En quelques heures, tous les actionnaires avaient cédé à Bleu Siècle et il n’était plus possible de savoir qui le premier avait sacrifié l’intérêt national sur l’autel du profit. Belle démonstration d’égoïsme. Jouant sur les deux tableaux, j’ai observé les simagrées. D’un côté, les discours horrifiés, de l’autre, les négociations par hommes de paille interposés pour obtenir le meilleur prix. Une leçon de civisme à l’envers pour quiconque aurait gardé des illusions sur la morale de ces bourgeois.

A la fin, je me retrouvais avec une flotte d’une quinzaine de gros porteurs et une vingtaine de moyens courriers que j’ai fait gérer par une petite équipe de spécialistes. Ils n’avaient aucune idée de la nationalité de l’actionnaire majoritaire. La Nouvelle Gazette de Zurich gaspillait son encre à dénoncer les complots du capitalisme sauvage en provenance du Pacifique.

J’avais déjà 90 ans quand deux des Sept Nains du Parti hégémonique sont venus me demander audience. J’ai fait dire par Mars que j’étais retiré des affaires depuis trop longtemps pour leur être du moindre secours. Ils insistaient, c’était urgent, privé, grave. J’ai accepté de les recevoir dans mon fumoir en y mettant la condescendance que m’avait apprise mon père. Les laisser attendre debout cinq minutes, ne pas s’excuser, puis les saluer chaleureusement: «Que puis-je faire pour vous?»

Ils avaient besoin que je prête ma propriété au bord du Léman pour une rencontre au sommet entre deux grands de ce monde. Ma villa dans les vignes pour Ronille et Gorbille. Je serais dédommagé, une bonne affaire au demeurant.

«Mon sous-continent est tombé bien bas, chers amis. Envoyer chez moi une partie du gouvernement pour une affaire qui se traite entre concierges! N’avez-vous pas d’autres sujets de conversation?»

«Eh bien… c’est que, a dit le plus malin des deux, en s’essuyant le front comme un ouvrier devant une machine à vapeur… nous voudrions, avant les prochaines élections, racheter notre Compagnie aérienne.»

Je leur ai fait un long sermon d’où ressortait qu’il était bien tard pour se préoccuper de leur image de marque et que les lois du marché étaient au-dessus de celles de notre Seigneur.

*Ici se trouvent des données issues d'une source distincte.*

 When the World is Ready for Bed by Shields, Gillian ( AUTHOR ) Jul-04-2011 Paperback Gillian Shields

«Même si je le voulais, mes chers, je n’ai que peu de pouvoir contre la toute-puissance de Bleu Siècle. J’essaierai d’intervenir pour éviter les licenciements avant les élections. Vous savez que je ne suis jamais monté dans un avion de ma vie. Et elle est longue!»

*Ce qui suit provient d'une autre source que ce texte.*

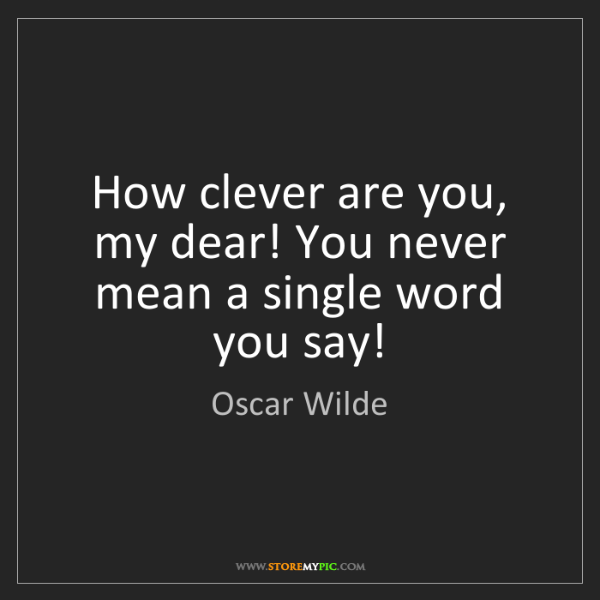 Oscar Wilde: How clever are you, my dear! You never mean a single...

Ils ont hoché la tête comme des ouvriers dépassés par une nouvelle génération de turbines à vapeur et m’ont proposé de passer un coup de fil à Zurich au gazettier chef pour qu’il rassure les électeurs.

Je les ai congédiés. Mars a fait pour moi ce qu’il fallait. Il comprend le moindre geste du vieillard.»

——
Extrait de la fin du chapitre 12, intitulé
«Ma compagnie d’aviation», dans «Bleu Siècle» (p 178-181), éditions du Seuil, septembre 1996, Daniel de Roulet.

Edition allemande: «Blaues Wunder», Limmatverlag, 1999, «Meine Fluggesellschaft» (Seite 187-190).